James hätte sich fast nach der jungen Frau umgedreht an der er eben vorbei gelaufen war, denn gefallen hatte sie ihm definitiv. Lange, gewellte, braune Haare und fast schon silberfarbene Augen. Ein schlanker und durch trainierter Körper, an dem ihre engen Klamotten wie eine zweite Haut gesessen hatten und dieser Blick ihrer silbernen Augen...er konnte gar nicht anders als sich vorzustellen sie in seinem Bett zu haben.
Schnell schüttelte er den Kopf, denn erstens würde er sie wahrscheinlich eh nicht wieder sehen und zweitens war er auf den Weg zu seiner Schwester. Nach fünf Jahren Haft würde er sie nun zum ersten mal wieder sehen, vor allem aber würde er seinen Neffen endlich kennen lernen. Der Kleine war keine zwei Jahre alt und seine Schwester hat ihren Sohn nach ihrem Bruder benannt.

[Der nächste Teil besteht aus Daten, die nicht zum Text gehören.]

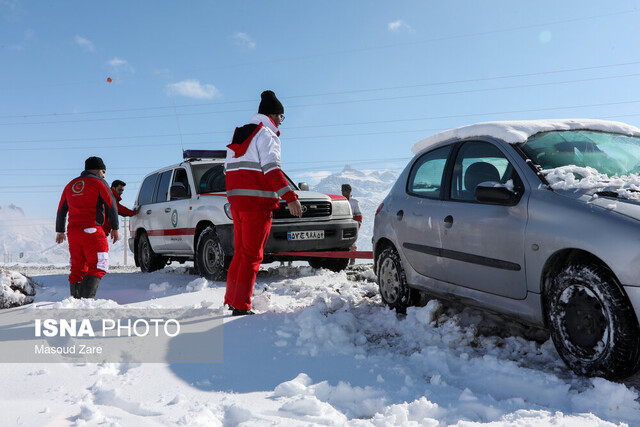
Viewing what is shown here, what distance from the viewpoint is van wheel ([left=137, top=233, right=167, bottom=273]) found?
933cm

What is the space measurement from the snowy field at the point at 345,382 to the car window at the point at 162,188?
16.2 feet

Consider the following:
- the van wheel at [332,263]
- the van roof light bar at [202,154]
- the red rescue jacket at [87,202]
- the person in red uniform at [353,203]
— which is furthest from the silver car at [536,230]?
the person in red uniform at [353,203]

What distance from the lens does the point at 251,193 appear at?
14.7 ft

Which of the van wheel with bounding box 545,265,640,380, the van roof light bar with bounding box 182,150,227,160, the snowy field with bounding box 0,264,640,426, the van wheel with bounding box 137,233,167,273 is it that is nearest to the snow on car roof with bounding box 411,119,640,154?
the van wheel with bounding box 545,265,640,380

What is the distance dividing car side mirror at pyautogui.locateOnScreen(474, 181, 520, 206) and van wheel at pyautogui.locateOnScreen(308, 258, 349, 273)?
190 inches

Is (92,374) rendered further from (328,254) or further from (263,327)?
(328,254)

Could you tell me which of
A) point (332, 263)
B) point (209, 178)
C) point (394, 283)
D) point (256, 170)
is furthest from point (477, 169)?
point (209, 178)

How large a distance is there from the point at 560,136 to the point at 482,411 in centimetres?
215

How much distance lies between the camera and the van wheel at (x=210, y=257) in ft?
23.0

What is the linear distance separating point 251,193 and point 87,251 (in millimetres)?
2158

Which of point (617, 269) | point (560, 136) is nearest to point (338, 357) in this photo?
point (617, 269)

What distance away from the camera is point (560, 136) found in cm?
370

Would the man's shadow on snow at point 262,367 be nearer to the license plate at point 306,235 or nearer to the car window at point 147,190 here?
the license plate at point 306,235

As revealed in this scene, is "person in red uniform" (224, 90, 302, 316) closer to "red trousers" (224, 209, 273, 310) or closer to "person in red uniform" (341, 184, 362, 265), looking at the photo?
"red trousers" (224, 209, 273, 310)
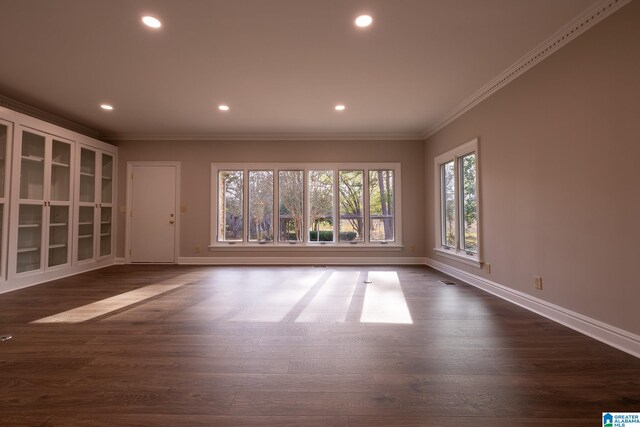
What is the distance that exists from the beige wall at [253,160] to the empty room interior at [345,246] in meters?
0.08

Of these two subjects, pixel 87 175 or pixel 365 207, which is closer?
pixel 87 175

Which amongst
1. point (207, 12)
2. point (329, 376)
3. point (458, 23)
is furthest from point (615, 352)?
point (207, 12)

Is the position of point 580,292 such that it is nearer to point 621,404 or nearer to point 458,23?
point 621,404

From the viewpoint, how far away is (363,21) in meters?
2.48

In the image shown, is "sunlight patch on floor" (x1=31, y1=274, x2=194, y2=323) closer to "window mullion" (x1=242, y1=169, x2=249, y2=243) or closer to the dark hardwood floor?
the dark hardwood floor

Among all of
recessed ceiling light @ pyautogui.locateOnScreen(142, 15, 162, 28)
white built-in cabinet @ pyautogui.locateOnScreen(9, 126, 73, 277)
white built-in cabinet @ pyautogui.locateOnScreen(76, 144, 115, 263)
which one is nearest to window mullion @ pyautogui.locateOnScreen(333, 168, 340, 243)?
recessed ceiling light @ pyautogui.locateOnScreen(142, 15, 162, 28)

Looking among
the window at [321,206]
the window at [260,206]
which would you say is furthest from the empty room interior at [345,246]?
the window at [321,206]

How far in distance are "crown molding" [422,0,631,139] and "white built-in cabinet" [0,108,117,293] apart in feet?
19.8

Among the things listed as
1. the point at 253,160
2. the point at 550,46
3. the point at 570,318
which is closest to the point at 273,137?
the point at 253,160

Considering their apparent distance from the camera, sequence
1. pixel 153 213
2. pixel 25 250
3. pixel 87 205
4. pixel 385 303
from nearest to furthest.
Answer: pixel 385 303 → pixel 25 250 → pixel 87 205 → pixel 153 213

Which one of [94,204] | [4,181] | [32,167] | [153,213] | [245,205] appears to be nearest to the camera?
[4,181]

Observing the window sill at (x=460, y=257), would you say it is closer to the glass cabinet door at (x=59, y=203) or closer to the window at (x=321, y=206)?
the window at (x=321, y=206)

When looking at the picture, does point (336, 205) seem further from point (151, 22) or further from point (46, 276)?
point (46, 276)

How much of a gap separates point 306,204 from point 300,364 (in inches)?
165
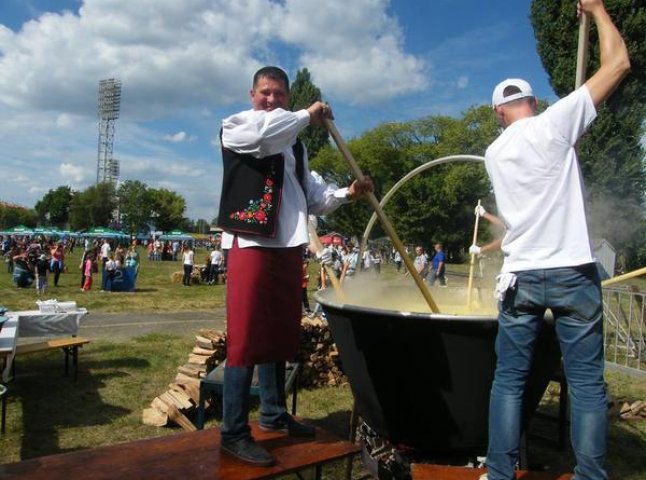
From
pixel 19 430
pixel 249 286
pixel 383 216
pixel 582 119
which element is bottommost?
pixel 19 430

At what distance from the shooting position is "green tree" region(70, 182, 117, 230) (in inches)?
2645

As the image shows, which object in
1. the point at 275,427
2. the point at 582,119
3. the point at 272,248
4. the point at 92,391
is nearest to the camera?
the point at 582,119

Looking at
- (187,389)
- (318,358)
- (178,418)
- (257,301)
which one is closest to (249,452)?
(257,301)

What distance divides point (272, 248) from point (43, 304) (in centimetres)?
485

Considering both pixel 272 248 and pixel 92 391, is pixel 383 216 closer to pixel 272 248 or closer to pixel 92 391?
pixel 272 248

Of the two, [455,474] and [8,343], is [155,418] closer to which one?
[8,343]

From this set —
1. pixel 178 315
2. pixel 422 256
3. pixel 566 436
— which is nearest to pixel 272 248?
pixel 566 436

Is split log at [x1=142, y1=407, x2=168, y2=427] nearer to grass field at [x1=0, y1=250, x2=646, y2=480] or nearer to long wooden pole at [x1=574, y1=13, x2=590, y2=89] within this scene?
grass field at [x1=0, y1=250, x2=646, y2=480]

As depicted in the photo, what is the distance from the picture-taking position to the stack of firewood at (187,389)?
457 cm

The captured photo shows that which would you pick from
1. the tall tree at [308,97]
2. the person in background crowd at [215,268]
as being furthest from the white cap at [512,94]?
the tall tree at [308,97]

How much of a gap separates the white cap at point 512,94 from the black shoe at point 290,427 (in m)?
1.81

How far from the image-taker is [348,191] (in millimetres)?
2881

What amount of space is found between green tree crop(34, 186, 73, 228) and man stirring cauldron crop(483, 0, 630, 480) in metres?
87.6

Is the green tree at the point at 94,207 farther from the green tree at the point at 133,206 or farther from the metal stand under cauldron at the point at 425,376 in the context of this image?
the metal stand under cauldron at the point at 425,376
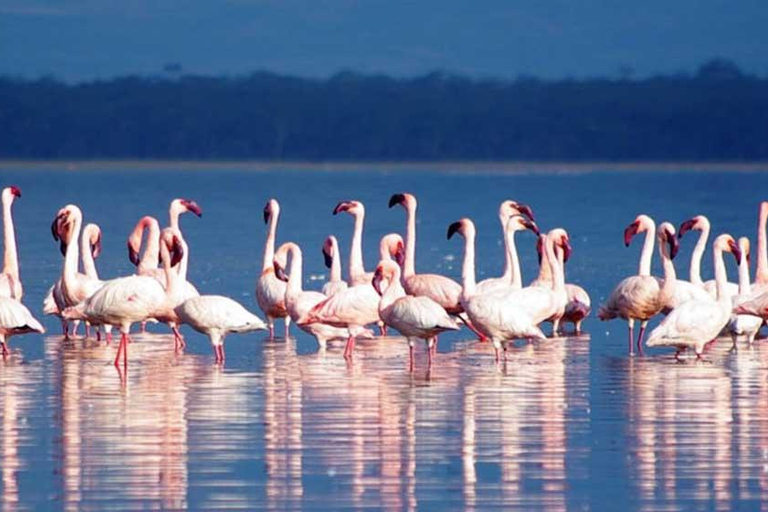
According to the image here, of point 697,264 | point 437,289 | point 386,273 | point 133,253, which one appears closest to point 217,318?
point 386,273

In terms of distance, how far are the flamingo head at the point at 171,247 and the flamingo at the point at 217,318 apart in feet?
2.58

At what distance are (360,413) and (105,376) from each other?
8.71ft

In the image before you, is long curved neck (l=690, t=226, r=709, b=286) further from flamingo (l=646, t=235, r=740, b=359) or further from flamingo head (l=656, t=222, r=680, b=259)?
flamingo (l=646, t=235, r=740, b=359)

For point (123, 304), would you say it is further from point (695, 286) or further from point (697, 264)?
point (697, 264)

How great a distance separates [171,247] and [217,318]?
4.11 feet

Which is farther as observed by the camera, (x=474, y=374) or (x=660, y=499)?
(x=474, y=374)

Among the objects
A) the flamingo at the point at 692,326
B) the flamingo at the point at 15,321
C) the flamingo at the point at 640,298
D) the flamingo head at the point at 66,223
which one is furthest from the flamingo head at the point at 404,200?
the flamingo at the point at 15,321

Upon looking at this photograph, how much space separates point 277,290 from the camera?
55.0ft

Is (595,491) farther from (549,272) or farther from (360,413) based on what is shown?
(549,272)

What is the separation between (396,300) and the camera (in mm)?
14297

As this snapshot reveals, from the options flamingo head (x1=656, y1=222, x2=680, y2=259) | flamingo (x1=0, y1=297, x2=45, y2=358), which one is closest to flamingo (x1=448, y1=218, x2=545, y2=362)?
flamingo head (x1=656, y1=222, x2=680, y2=259)

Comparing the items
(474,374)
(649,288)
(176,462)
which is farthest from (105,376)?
(649,288)

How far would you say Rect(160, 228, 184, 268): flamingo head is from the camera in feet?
50.3

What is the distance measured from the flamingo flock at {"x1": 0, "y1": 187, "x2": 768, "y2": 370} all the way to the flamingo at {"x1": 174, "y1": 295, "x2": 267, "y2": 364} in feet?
0.03
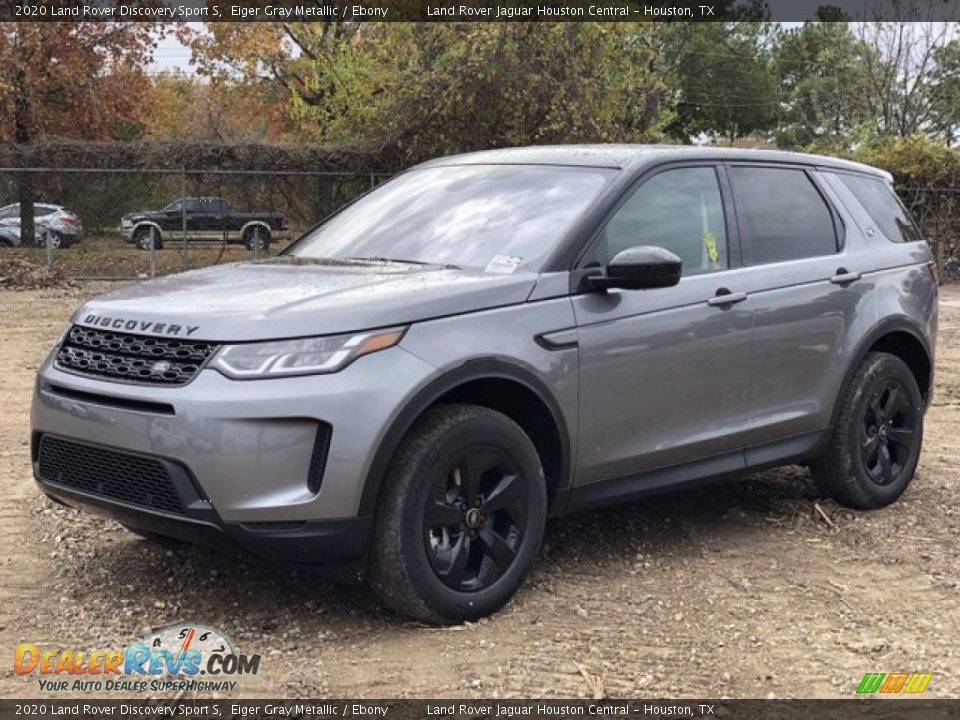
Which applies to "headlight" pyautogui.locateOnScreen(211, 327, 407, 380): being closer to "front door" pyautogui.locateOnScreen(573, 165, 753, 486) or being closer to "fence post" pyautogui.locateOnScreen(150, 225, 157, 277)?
"front door" pyautogui.locateOnScreen(573, 165, 753, 486)

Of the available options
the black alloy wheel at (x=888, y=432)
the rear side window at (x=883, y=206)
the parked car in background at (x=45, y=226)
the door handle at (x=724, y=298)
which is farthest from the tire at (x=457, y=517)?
the parked car in background at (x=45, y=226)

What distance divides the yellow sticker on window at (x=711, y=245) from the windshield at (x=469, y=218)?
0.59 metres

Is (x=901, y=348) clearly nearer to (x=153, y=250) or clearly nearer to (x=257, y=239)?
(x=257, y=239)

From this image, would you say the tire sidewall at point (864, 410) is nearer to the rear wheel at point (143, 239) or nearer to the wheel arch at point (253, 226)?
the wheel arch at point (253, 226)

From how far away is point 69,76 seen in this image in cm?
2730

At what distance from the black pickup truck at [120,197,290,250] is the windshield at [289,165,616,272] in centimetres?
1581

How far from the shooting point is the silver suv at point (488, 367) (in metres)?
3.93

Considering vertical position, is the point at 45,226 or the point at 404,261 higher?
the point at 404,261

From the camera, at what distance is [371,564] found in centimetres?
413

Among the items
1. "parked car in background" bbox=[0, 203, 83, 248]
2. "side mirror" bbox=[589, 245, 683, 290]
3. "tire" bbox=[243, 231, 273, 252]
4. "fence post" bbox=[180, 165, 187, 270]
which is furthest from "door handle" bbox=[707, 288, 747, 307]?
"parked car in background" bbox=[0, 203, 83, 248]

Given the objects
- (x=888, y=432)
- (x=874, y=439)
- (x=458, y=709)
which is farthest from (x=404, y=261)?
(x=888, y=432)

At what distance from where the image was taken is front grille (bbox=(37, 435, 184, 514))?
13.1 feet

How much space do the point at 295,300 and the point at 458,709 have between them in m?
1.49

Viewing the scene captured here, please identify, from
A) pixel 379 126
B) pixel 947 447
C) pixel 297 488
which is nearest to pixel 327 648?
pixel 297 488
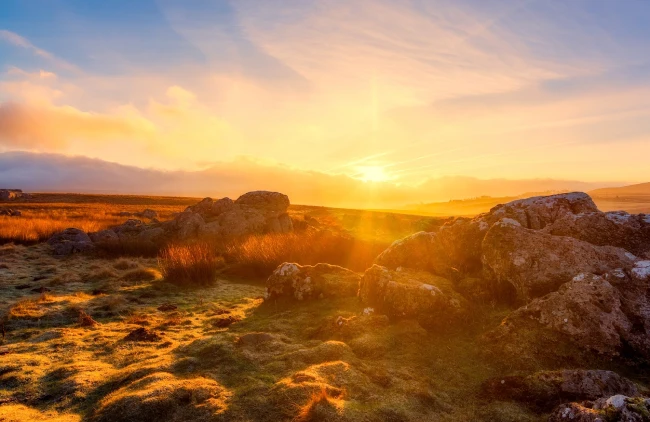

So manch einer hätte vielleicht gesagt das es dumm von ihm gewesen war Selbstjustiz zu üben, oder es zumindest zu versuchen, aber er selbst hatte nicht einfach weiter leben können hätte er es nicht versucht. John Williams war ein mal einer von James besten Freunden gewesen, sie waren zusammen aufgewachsen und James hatte ihm vertraut.
Bis dieses Arschloch es gewagt hatte Annie, James jüngere Schwester, zu vergewaltigen und sich aus dem Staub zu machen. Die Polizei hatte seine Spur recht bald verloren, doch James, der mit John aufgewachsen war, wusste wie er dachte und wo er sich verstecken würde. Also war er losgezogen, hatte ihn aufgespürt und so lange auf ihn eingeschlagen bis jemand die Polizei gerufen und diese ihn von John weg gezerrt hatte.
Vor Gericht hatte James ohne mit der Wimper zu zucken zugegeben das es seine Absicht gewesen war John zu töten und so sehr der Richter ihn auch verstand, so musste er sich doch leider an die Gesetze halten und James wegsperren.
Durch die Wärter hatte er zwei Wochen später erfahren das John von einem anderen erschossen wurde, dessen Freundin er ebenfalls vergewaltigt hatte.
Das hatte James milder gestimmt und er hatte die fünf Jahre im Gefängnis gut überstanden, er hatte sogar einige mehr oder weniger 'gute' Freunde gewonnen. Er war durch seine Zeit im Gefängnis fitter geworden, da man sich gegen die richtig bösen Jungs verteidigen und durchsetzen musste.
Voller Vorfreude lief er schneller, da er schon das Haus seiner Schwester und ihres Mannes sah.



Marigold Turner sah lächelnd aus dem Fenster als die Kinder ihrer Nachbarin an ihrem Garten vorbei liefen. Die Tochter lebte noch bei ihren Eltern um ihnen mit ihrem Restaurant und der Erziehung des Jungen zu helfen, denn bei ihrer Mutter war Krebs diagnostiziert worden und für die Familie war es natürlich ein großer Schock gewesen.
Als vor einigen Jahren ihr eigener Mann gestorben war, hatte die junge Elena ihr viel Gesellschaft geleistet. Die damals vierzehnjährige war jeden Tag nach der Arbeit vorbei gekommen um mit Marigold über ihren Mann zu sprechen.
Ihr Mann, Edward Turner, war vor acht Jahren bei einem Autounfall ums Leben gekommen und Marigold war kurz davor gewesen sich das Leben zu nehmen und wäre in diesem Moment nicht zufällig Elena vorbeigekommen um nach ihr zu sehen, so würde sie jetzt sicher nicht mehr unter den Lebenden weilen.
Mittlerweile war sie dankbar dafür das Gott jemanden geschickt hatte um ihr Leben zu retten.
Edward hätte sicher nicht gewollt das sie ihr Leben vorzeitig beendete.